8- Eddie Van Halen- His influence on guitar players in the late 1970’s and 1980’s is a testament to his brilliance. Every future shredder, including Steve Vai and Joe Satriani, owe a debt of gratitude to this Amsterdam-born virtuoso. His finger tapping technique and lightning fast solos revolutionized guitar playing in 1978 as Jimi Hendrix and Chuck Berry did earlier on. With his brother Alex on drums, Michael Anthony on bass and lead vocalist David Lee Roth on board, “Van Halen” (Originally named Mammoth) rewrote rock and roll history with their guitar driven, carnal rock and roll. From the opening strains of “Runnin’ with the Devil” to “1984’s” “Hot for Teacher,” Van Halen’s guitar is front and center driving each song along. He is undoubtedly one of the most influential and talented musicians in rock and roll history. The recent Van Halen reunion, minus Michael Anthony, is a welcome sight in arenas and stadiums, as Eddie Van Halen’s guitar wizardry still amazes audiences. He is a true original.
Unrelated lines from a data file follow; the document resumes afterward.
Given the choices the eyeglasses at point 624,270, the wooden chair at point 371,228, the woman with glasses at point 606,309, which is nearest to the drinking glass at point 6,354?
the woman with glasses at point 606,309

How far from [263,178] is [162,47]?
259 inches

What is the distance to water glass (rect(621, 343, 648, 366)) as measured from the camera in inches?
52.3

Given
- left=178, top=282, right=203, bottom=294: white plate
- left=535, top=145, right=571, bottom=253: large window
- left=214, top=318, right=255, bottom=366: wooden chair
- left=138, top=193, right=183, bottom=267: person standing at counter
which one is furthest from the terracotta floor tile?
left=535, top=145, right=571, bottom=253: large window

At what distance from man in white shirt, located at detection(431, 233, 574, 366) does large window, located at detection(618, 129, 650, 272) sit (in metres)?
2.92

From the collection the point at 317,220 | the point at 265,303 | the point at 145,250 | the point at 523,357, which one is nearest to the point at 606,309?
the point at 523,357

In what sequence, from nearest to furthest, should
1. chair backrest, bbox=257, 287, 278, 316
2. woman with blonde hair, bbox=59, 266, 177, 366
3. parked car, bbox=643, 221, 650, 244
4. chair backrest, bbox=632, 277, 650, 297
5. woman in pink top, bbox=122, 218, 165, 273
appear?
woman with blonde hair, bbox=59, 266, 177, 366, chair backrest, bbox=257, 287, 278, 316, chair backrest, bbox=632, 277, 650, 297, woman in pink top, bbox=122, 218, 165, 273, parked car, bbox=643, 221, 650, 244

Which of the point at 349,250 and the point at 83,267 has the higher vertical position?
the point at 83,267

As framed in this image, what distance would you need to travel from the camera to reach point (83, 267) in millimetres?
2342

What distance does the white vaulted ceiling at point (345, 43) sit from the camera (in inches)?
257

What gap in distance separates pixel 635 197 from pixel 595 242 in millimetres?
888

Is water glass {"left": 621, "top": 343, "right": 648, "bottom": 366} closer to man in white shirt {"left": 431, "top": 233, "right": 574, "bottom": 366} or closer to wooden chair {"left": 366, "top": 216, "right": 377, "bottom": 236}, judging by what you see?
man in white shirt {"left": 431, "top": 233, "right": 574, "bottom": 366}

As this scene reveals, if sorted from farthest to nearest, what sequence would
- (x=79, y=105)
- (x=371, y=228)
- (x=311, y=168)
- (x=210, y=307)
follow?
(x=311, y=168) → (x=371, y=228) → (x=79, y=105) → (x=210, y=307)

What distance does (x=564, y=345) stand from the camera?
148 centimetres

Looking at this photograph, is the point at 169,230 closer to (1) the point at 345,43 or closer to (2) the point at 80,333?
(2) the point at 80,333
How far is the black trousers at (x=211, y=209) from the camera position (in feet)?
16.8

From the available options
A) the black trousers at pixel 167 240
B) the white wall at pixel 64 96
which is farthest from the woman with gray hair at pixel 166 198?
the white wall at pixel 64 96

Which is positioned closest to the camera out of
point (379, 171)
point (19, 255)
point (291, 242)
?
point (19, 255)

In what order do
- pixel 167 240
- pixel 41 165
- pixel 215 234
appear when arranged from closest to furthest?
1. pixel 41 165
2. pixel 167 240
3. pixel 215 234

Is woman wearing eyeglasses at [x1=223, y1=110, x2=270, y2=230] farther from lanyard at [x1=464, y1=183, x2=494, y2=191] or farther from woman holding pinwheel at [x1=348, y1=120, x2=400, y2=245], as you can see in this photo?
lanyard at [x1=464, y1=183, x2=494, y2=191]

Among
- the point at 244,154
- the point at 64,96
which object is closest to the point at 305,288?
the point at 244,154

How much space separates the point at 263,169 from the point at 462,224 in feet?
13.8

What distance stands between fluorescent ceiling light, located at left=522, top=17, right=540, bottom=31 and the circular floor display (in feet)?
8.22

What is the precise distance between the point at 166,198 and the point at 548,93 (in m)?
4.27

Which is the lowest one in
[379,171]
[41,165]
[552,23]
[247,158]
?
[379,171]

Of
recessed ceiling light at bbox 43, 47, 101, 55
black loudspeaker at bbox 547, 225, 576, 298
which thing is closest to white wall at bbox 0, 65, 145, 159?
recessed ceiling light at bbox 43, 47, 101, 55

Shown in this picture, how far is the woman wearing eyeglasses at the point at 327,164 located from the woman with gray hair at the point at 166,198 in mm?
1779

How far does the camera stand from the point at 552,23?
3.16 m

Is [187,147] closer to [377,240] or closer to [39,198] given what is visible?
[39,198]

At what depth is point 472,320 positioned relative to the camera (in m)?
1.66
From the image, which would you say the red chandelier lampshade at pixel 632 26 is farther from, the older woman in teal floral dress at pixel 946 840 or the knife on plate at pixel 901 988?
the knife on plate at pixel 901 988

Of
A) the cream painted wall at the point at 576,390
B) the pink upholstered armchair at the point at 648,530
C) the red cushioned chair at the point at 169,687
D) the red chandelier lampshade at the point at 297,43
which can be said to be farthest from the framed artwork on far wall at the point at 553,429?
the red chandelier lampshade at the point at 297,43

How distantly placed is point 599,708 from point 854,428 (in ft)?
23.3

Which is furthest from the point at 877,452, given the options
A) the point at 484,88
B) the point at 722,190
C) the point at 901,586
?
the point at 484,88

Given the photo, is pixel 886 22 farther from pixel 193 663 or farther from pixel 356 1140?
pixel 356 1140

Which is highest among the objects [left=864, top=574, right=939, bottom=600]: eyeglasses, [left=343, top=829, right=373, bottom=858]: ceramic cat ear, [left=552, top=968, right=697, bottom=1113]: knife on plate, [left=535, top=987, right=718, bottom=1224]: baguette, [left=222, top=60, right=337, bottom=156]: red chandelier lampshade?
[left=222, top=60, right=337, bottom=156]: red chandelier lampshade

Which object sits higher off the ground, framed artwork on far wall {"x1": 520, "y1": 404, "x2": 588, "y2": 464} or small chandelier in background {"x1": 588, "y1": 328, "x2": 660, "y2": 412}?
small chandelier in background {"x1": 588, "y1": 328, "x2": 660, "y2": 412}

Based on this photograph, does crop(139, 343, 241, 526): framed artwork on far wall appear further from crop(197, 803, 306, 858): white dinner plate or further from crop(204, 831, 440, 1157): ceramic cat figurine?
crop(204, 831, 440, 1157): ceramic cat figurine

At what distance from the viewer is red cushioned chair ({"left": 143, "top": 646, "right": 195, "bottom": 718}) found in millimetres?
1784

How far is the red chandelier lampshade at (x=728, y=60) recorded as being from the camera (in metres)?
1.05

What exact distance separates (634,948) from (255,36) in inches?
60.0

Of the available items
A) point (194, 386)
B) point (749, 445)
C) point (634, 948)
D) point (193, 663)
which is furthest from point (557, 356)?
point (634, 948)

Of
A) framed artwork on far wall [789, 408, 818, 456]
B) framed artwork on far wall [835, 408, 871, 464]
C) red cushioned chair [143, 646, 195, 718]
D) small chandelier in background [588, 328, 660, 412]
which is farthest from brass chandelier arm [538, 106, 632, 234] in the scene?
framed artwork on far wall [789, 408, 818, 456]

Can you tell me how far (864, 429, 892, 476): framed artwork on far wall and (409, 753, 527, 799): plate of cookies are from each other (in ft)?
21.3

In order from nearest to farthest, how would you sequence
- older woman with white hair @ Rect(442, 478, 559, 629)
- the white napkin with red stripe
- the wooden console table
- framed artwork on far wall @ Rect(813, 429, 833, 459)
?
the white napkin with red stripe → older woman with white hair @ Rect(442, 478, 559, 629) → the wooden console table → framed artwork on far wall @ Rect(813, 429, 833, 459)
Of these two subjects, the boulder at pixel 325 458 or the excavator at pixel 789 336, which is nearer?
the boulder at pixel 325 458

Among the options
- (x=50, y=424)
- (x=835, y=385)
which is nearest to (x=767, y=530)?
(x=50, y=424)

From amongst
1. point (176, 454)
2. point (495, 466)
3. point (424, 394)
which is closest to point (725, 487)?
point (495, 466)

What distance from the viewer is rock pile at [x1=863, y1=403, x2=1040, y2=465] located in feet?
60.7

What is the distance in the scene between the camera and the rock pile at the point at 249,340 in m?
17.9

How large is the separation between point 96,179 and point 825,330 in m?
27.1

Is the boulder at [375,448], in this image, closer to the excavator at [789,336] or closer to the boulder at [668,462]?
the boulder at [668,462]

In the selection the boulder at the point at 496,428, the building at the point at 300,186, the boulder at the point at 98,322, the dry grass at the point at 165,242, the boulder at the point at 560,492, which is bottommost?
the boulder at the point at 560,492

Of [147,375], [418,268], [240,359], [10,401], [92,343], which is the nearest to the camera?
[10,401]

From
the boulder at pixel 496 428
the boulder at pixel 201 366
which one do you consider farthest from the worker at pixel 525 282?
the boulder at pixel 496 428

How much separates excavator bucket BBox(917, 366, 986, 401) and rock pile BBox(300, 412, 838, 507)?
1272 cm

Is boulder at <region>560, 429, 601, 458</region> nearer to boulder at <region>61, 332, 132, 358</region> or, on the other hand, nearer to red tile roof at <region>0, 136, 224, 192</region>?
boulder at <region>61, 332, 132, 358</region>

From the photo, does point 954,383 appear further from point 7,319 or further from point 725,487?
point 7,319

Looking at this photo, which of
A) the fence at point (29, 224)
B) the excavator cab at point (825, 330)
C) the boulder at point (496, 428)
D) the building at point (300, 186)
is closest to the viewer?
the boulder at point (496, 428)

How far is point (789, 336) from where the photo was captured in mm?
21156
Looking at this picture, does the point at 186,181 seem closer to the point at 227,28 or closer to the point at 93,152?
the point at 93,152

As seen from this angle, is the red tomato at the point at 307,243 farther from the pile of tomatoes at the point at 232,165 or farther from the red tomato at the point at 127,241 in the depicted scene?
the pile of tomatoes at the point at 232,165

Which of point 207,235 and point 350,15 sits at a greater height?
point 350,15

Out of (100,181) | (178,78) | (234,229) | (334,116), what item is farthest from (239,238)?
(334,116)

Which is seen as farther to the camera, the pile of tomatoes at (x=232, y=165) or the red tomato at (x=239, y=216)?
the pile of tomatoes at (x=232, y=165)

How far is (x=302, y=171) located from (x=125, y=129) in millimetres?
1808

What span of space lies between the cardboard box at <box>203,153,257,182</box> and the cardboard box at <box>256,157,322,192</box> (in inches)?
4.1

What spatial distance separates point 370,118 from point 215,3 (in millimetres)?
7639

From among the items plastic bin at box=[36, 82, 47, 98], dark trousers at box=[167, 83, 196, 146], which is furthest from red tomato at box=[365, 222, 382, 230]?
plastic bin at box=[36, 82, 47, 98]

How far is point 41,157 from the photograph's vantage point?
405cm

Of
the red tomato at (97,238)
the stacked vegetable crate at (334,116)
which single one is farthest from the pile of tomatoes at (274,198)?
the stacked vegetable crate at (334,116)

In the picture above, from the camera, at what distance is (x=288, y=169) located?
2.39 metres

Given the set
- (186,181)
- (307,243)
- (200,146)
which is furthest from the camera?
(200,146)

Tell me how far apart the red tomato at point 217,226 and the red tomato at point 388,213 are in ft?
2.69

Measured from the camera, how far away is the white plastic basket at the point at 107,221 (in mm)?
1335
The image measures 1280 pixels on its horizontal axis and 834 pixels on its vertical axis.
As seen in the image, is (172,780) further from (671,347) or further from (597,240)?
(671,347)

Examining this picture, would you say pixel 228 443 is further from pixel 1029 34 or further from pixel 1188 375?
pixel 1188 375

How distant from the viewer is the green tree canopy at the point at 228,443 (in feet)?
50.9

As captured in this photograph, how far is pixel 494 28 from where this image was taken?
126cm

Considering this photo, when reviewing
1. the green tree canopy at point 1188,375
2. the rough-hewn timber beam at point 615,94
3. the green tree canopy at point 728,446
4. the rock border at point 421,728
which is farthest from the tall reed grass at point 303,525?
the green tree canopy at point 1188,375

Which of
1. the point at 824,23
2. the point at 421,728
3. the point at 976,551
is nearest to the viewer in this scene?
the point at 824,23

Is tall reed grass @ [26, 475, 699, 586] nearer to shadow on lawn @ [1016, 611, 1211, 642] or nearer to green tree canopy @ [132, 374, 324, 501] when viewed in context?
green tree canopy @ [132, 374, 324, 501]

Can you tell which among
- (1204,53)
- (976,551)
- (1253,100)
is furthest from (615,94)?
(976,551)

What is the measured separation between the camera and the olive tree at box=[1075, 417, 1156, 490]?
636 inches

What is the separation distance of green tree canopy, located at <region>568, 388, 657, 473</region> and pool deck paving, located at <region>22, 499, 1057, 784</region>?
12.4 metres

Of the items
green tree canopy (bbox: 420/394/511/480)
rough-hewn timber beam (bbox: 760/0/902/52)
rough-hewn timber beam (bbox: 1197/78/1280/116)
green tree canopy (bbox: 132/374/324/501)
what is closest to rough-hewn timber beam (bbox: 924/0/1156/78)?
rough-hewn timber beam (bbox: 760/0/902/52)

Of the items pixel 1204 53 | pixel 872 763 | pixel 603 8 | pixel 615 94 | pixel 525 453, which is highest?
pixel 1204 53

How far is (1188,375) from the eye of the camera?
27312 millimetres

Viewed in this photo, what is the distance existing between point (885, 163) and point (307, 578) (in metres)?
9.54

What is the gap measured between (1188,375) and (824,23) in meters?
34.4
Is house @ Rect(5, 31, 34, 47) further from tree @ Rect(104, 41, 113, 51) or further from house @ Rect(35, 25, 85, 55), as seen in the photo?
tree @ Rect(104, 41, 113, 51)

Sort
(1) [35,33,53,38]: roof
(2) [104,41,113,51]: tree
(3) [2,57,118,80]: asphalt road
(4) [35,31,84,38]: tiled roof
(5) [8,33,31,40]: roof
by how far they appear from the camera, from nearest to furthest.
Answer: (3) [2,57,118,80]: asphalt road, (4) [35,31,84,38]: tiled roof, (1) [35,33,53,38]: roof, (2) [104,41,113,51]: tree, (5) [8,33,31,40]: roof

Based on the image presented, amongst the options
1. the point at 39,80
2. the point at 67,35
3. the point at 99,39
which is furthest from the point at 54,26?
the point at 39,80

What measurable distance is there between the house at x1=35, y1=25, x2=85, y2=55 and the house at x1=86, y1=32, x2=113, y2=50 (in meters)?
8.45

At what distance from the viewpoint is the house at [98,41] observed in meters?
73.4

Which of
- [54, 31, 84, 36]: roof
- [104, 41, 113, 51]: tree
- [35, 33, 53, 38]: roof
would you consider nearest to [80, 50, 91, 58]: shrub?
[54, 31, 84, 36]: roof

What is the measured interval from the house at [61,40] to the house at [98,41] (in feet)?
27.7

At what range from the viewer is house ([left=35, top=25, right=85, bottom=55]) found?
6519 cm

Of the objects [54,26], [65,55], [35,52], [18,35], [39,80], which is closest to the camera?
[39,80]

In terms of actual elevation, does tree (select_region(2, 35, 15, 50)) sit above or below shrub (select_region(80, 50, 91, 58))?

9- Michael Schenker- This German “Paganini of the guitar” burst onto the scene as a 17-year-old wunderkind on the “Scorpions” debut album, “Lonesome Crow.” His mature technique belied his age and his legend grew. He left the Scorpions and joined UK greats UFO after they heard him playing a sound check. His guitar playing on their “Force it’ (1975), “No Heavy Petting (1976) and “Lights Out” (1977) albums cemented his brilliance. Check out “Mother Mary,” “Let it Roll,” “Natural Thing,” and “Love to Love” from the aforementioned classic UFO albums. He later formed the Michael Schenker Group and played on The “Scorpions” 1979 release “Love Drive.” Schenker, playing a Gibson Flying V and giving audiences awe -inspiring blues based electric rock is a remarkable sight. Once you see or hear him play, you will be a convert and will wonder why he is so underrated and under appreciated.
10-Johnny Winter- This Mississippi-born, Albino, Southern-blues rock and roll guitar wonder is a forerunner to Stevie Ray Vaughn. His Delta-soaked Southern boogie and straight blues playing is fluid, speedy and full of dynamics. Winter’s slide playing is legendary (“Highway 61 Revisited” and “Leland Mississippi Blues”).He played a nine song set at Woodstock and overcame Heroin addiction which is chronicled in “Still Alive and Well” a song written by Rick Derringer. I just heard a BBC concert of his from 1978. His sixteen-minute version of “Hey Joe” rivals Jimi Hendrix’s with a slow blues section that eventually reaches a rollicking blues crescendo that does not let up. A forgotten great, Johnny Winter deserves adulation and reverence by every blues and rock guitarist.
Honorable mention- Angus Young, Brian May, Slash, Frank Marino and Duane Allman.